[Start PROVIDED ENTRIES]
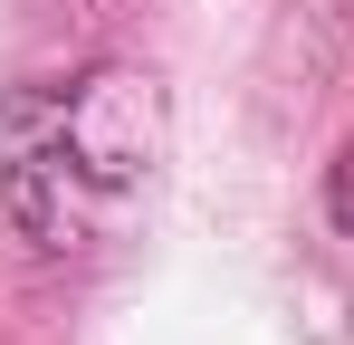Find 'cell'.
I'll list each match as a JSON object with an SVG mask.
<instances>
[{
    "label": "cell",
    "instance_id": "cell-1",
    "mask_svg": "<svg viewBox=\"0 0 354 345\" xmlns=\"http://www.w3.org/2000/svg\"><path fill=\"white\" fill-rule=\"evenodd\" d=\"M163 154V106L134 67L29 77L0 96V202L29 249H86L144 202Z\"/></svg>",
    "mask_w": 354,
    "mask_h": 345
},
{
    "label": "cell",
    "instance_id": "cell-2",
    "mask_svg": "<svg viewBox=\"0 0 354 345\" xmlns=\"http://www.w3.org/2000/svg\"><path fill=\"white\" fill-rule=\"evenodd\" d=\"M335 221L354 230V154H345V163H335Z\"/></svg>",
    "mask_w": 354,
    "mask_h": 345
}]
</instances>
[End PROVIDED ENTRIES]
• _WHAT IS ASKED_
Quote the material above line for line in full, leaving out the pictures.

• _SOLUTION FOR THIS PROBLEM_
Find 'cell'.
I'll list each match as a JSON object with an SVG mask.
<instances>
[{
    "label": "cell",
    "instance_id": "cell-1",
    "mask_svg": "<svg viewBox=\"0 0 354 345\" xmlns=\"http://www.w3.org/2000/svg\"><path fill=\"white\" fill-rule=\"evenodd\" d=\"M163 154V106L134 67L29 77L0 96V202L29 249H86L144 202Z\"/></svg>",
    "mask_w": 354,
    "mask_h": 345
},
{
    "label": "cell",
    "instance_id": "cell-2",
    "mask_svg": "<svg viewBox=\"0 0 354 345\" xmlns=\"http://www.w3.org/2000/svg\"><path fill=\"white\" fill-rule=\"evenodd\" d=\"M335 221L354 230V154H345V163H335Z\"/></svg>",
    "mask_w": 354,
    "mask_h": 345
}]
</instances>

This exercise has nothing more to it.